Indian police officer from Karnataka

Munaganahalli Narayanaswamy Dinesh (6 September 1971), better known as Dinesh M.N, is a 1995 batch Indian Police Service officer of Rajasthan cadre. He is currently serving as Additional Director General of Police of Crime Department in Rajasthan. Known for his integrity and tough stance against corruption and crime, Dinesh has led anti-corruption operations.

He gained prominence for his role in uncovering a major corruption racket in the mining department and neutralizing notorious criminal networks, such as the Anand Pal Singh gang. Despite facing a seven-year imprisonment in the controversial Sohrabuddin-Tulsiram Prajapati encounter case, he was acquitted in 2017.
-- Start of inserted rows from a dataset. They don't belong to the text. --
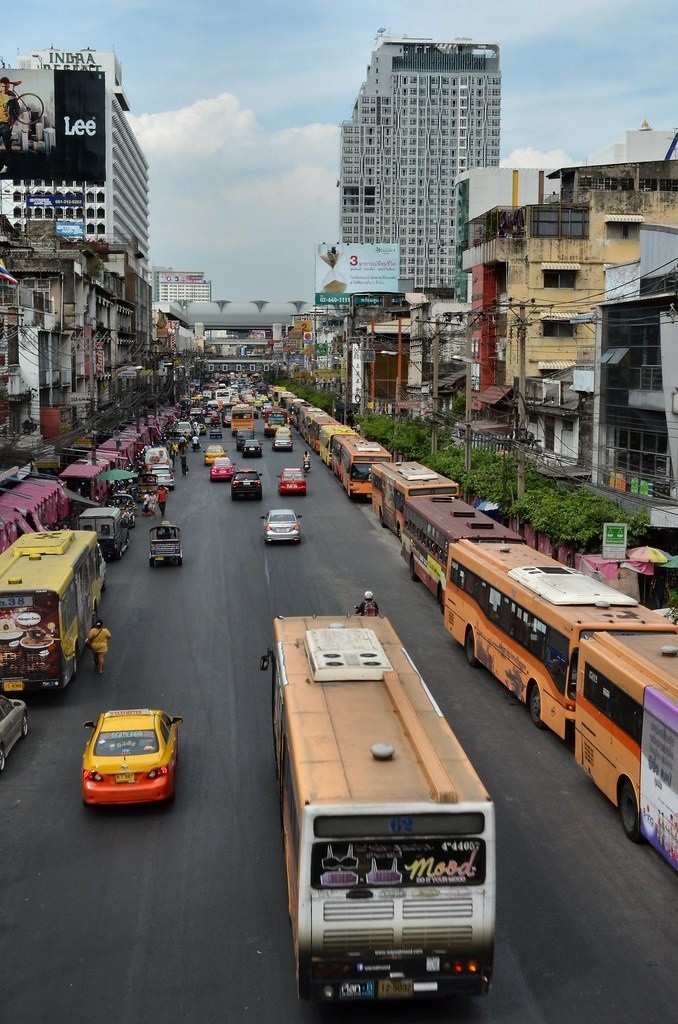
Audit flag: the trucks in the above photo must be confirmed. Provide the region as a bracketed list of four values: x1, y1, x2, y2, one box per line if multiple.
[77, 508, 130, 557]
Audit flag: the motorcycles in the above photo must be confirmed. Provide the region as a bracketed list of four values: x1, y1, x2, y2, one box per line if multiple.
[303, 458, 310, 471]
[148, 521, 183, 566]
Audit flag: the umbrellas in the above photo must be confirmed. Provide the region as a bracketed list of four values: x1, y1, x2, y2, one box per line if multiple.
[95, 469, 139, 481]
[627, 545, 678, 605]
[476, 499, 502, 511]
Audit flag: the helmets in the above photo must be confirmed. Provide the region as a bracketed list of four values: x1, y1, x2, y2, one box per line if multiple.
[364, 591, 373, 601]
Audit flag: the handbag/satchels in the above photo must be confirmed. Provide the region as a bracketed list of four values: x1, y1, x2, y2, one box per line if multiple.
[185, 466, 188, 472]
[86, 638, 92, 649]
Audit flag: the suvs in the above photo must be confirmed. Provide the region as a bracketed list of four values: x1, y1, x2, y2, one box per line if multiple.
[231, 468, 263, 500]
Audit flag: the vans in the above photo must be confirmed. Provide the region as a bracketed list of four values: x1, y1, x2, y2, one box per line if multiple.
[237, 429, 254, 450]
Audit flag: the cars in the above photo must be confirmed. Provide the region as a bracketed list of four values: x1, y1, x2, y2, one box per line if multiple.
[0, 695, 28, 771]
[137, 447, 174, 501]
[173, 390, 223, 440]
[203, 445, 237, 482]
[228, 377, 272, 418]
[83, 709, 183, 806]
[271, 427, 293, 451]
[261, 468, 307, 544]
[242, 439, 263, 457]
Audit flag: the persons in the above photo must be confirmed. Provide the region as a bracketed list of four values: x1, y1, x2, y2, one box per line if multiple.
[652, 572, 665, 609]
[0, 77, 20, 150]
[88, 619, 112, 674]
[302, 450, 312, 469]
[54, 523, 70, 530]
[169, 434, 200, 475]
[355, 591, 380, 618]
[105, 481, 168, 526]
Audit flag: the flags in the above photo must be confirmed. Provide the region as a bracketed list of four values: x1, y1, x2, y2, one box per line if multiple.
[0, 264, 19, 285]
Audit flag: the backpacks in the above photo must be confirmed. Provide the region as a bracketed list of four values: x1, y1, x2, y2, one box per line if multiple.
[364, 601, 377, 616]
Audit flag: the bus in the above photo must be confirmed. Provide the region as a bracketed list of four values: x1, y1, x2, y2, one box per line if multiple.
[217, 391, 253, 436]
[274, 387, 392, 500]
[370, 460, 678, 871]
[260, 614, 497, 998]
[265, 407, 287, 437]
[0, 531, 106, 693]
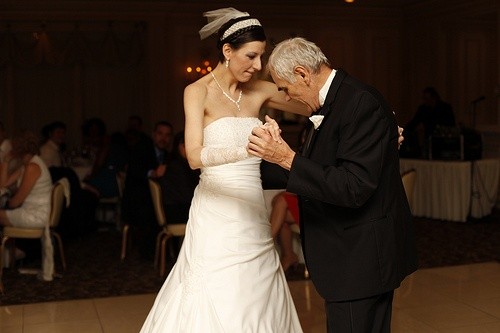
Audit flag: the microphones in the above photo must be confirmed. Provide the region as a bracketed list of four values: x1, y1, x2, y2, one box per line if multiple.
[470, 96, 485, 105]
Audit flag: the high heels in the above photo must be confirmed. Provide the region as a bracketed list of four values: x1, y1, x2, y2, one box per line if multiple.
[280, 253, 298, 273]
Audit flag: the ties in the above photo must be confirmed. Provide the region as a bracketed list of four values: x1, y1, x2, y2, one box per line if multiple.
[302, 109, 323, 157]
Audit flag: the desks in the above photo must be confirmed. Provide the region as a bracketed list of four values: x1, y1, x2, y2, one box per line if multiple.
[399, 157, 500, 223]
[72, 165, 93, 184]
[263, 189, 309, 279]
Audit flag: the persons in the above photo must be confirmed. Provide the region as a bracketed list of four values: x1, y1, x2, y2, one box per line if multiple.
[137, 8, 405, 333]
[246, 37, 414, 333]
[407, 87, 455, 142]
[0, 115, 301, 277]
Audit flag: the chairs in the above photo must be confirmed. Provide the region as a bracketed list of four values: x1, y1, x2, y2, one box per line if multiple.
[115, 173, 129, 261]
[96, 197, 117, 234]
[0, 177, 69, 276]
[400, 168, 417, 212]
[148, 179, 188, 276]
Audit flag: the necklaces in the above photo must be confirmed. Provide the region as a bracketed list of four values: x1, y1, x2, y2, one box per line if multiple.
[211, 71, 242, 111]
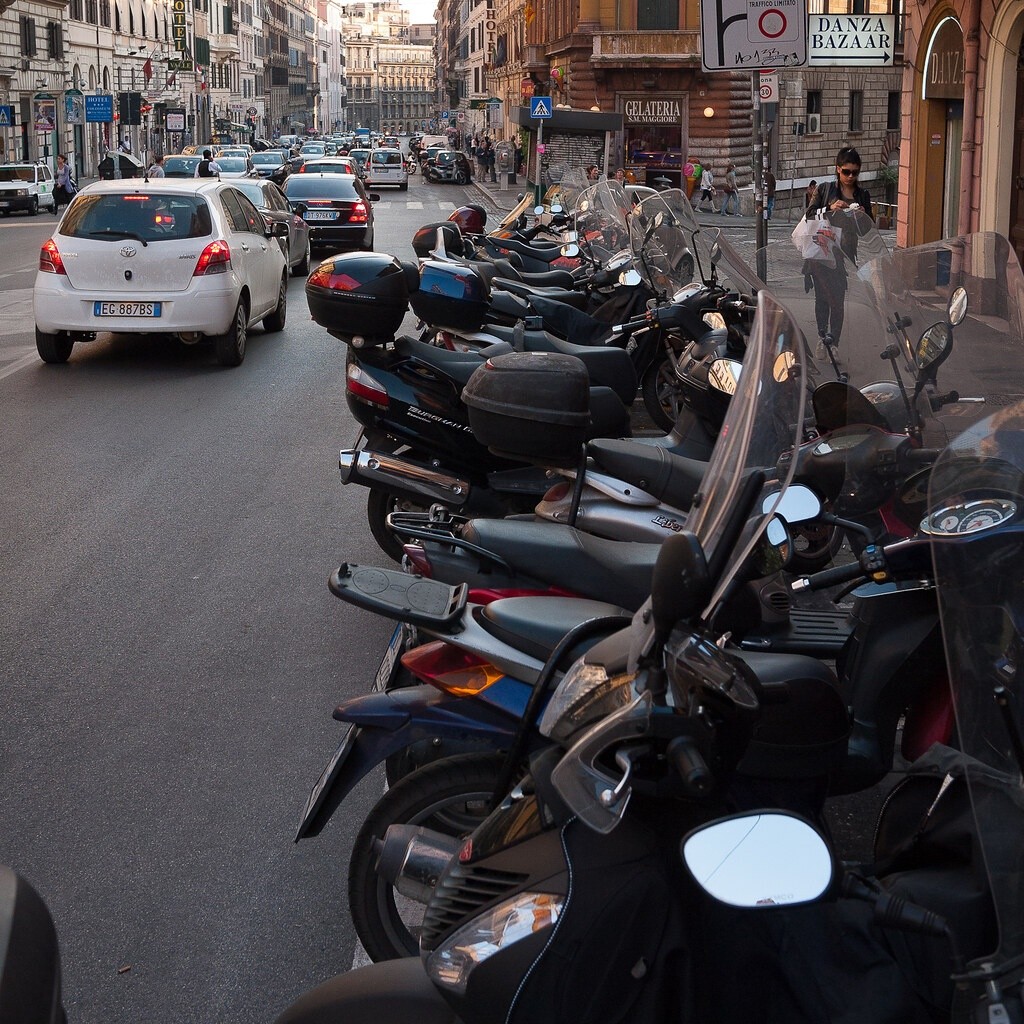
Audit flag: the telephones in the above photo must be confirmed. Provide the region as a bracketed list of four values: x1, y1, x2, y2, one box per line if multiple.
[500, 152, 508, 163]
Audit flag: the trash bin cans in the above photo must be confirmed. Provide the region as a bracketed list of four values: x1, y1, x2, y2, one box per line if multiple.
[97, 151, 145, 180]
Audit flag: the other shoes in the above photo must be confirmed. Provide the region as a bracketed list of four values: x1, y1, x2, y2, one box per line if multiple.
[734, 213, 743, 217]
[722, 214, 730, 216]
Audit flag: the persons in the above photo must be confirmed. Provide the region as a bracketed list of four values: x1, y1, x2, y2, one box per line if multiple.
[124, 136, 130, 149]
[36, 105, 53, 124]
[466, 136, 496, 183]
[53, 154, 74, 216]
[194, 150, 222, 179]
[616, 167, 625, 183]
[148, 155, 164, 178]
[694, 163, 720, 214]
[806, 146, 873, 365]
[586, 164, 600, 180]
[765, 172, 776, 220]
[721, 164, 742, 217]
[807, 180, 817, 202]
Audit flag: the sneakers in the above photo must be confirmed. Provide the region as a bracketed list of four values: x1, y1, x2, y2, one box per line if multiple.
[829, 345, 841, 364]
[816, 336, 827, 360]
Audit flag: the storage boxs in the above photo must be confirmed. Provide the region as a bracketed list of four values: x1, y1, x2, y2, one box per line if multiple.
[304, 251, 407, 342]
[459, 350, 590, 466]
[446, 205, 487, 235]
[412, 221, 464, 260]
[410, 260, 493, 332]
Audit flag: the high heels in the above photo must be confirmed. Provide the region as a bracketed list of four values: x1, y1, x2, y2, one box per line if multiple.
[51, 209, 58, 215]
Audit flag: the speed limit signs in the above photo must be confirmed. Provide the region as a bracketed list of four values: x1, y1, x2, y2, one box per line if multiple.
[760, 84, 773, 99]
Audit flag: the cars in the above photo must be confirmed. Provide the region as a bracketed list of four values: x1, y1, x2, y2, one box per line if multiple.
[277, 171, 381, 254]
[164, 126, 471, 185]
[214, 177, 315, 279]
[33, 177, 291, 370]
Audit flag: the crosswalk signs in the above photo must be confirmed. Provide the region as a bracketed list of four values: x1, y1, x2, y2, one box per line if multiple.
[0, 106, 11, 126]
[529, 96, 554, 119]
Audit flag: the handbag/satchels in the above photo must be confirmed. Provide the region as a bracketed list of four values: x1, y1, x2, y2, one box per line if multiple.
[792, 182, 832, 252]
[801, 214, 843, 270]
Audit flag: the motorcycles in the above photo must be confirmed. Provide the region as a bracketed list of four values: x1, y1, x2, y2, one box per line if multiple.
[262, 155, 1024, 1024]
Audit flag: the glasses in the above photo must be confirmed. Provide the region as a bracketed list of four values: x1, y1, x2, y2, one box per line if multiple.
[840, 167, 859, 176]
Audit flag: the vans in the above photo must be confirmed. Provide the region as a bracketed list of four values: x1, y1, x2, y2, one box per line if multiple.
[0, 160, 57, 215]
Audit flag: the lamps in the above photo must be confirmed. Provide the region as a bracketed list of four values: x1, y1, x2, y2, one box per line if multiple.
[10, 56, 30, 70]
[64, 77, 87, 86]
[36, 77, 49, 88]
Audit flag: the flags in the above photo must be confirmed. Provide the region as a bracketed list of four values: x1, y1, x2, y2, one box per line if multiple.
[144, 59, 152, 83]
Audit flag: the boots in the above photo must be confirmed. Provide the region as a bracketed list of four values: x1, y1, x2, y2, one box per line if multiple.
[709, 200, 720, 214]
[695, 199, 703, 213]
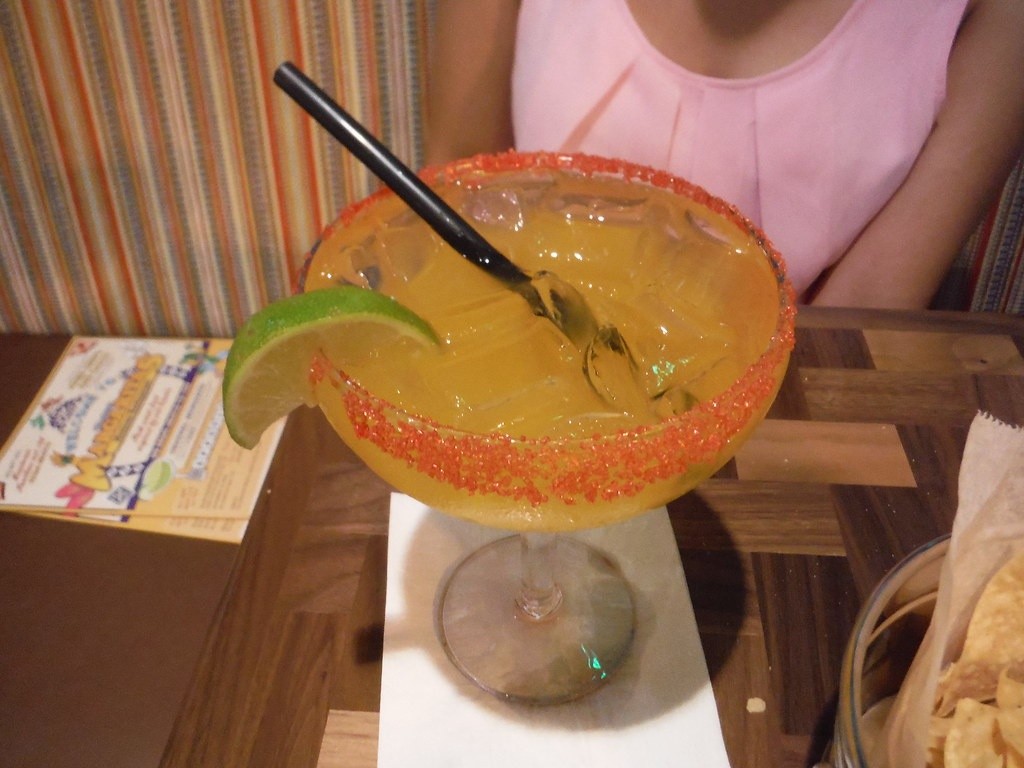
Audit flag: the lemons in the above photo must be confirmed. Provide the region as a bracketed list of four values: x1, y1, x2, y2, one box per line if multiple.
[219, 284, 438, 451]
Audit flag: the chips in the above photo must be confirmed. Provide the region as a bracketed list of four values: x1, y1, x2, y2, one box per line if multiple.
[923, 539, 1024, 768]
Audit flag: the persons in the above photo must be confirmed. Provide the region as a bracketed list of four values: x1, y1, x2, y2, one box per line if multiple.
[425, 0, 1022, 320]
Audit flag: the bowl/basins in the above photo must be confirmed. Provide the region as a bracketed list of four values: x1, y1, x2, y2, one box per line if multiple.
[828, 527, 981, 768]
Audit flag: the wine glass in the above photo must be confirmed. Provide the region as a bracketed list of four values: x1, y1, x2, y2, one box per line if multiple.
[290, 143, 798, 712]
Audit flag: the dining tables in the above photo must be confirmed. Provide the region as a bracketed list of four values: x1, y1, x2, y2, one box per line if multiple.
[0, 307, 1024, 768]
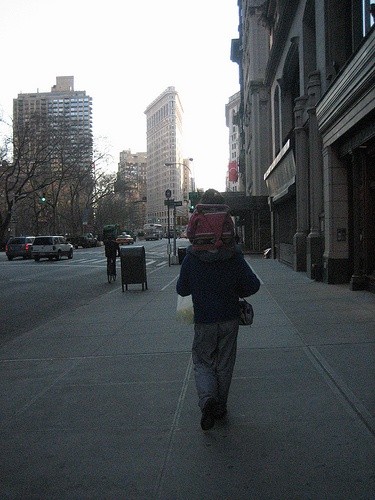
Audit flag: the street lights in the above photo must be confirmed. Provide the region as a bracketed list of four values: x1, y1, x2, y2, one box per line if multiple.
[164, 162, 195, 211]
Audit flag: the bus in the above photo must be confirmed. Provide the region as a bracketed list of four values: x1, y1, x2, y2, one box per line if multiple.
[143, 224, 163, 239]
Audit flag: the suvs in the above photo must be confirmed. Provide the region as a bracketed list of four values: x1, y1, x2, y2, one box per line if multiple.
[73, 232, 98, 249]
[5, 236, 36, 260]
[30, 236, 74, 261]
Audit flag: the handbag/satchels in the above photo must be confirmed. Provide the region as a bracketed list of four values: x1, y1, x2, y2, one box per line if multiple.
[237, 300, 253, 325]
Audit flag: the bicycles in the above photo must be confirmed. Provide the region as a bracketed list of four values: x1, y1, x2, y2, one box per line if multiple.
[106, 255, 121, 284]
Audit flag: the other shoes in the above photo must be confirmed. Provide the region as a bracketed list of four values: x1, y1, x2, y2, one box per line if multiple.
[200, 397, 217, 431]
[217, 407, 228, 419]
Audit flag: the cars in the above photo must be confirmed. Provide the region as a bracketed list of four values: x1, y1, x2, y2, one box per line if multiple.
[144, 232, 160, 241]
[115, 232, 134, 245]
[165, 229, 180, 238]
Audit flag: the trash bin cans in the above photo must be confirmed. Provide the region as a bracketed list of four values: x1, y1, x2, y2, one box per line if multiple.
[120, 246, 146, 284]
[177, 247, 186, 265]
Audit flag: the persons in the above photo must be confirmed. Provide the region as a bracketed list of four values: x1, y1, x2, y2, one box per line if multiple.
[176, 252, 261, 430]
[105, 236, 120, 276]
[234, 232, 240, 244]
[185, 188, 236, 260]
== Early life and education ==
IPS Dinesh MN was born on 6 September 1971 in Munaganahalli, Chintamani Taluka of Chikkaballapur district, Karnataka, India. His father was a Tehsildar in Bangalore, and his mother was a homemaker. IPS Dinesh MN completed his BE degree from BDT College of Engineering, Davanagrre in Electronics and Communications branch in 1993.

== Career ==
Dinesh is a 1995 batch Indian Police Service officer of the Rajasthan Cadre and serving as Additional Director General of Police in Anti Corruption Bureau, Rajasthan. He hails from Karnataka state. He served seven years in jail in the Sohrabuddin- Tulsiram Prajapati encounter cases.

After his release in May 2014, he led ACB Rajasthan as IG to unearth major corruption racket in Mining department leading to arrest of 1983 batch IAS Officer Ashok Singhvi who was working as Mines Secretary. Also under his supervision as IG SOG Rajasthan, dreaded gangster Anand Pal Singh carrying a reward of 5 lakhs was killed in an Encounter with SOG and Police Teams in June 2017 and his gang was neutralised.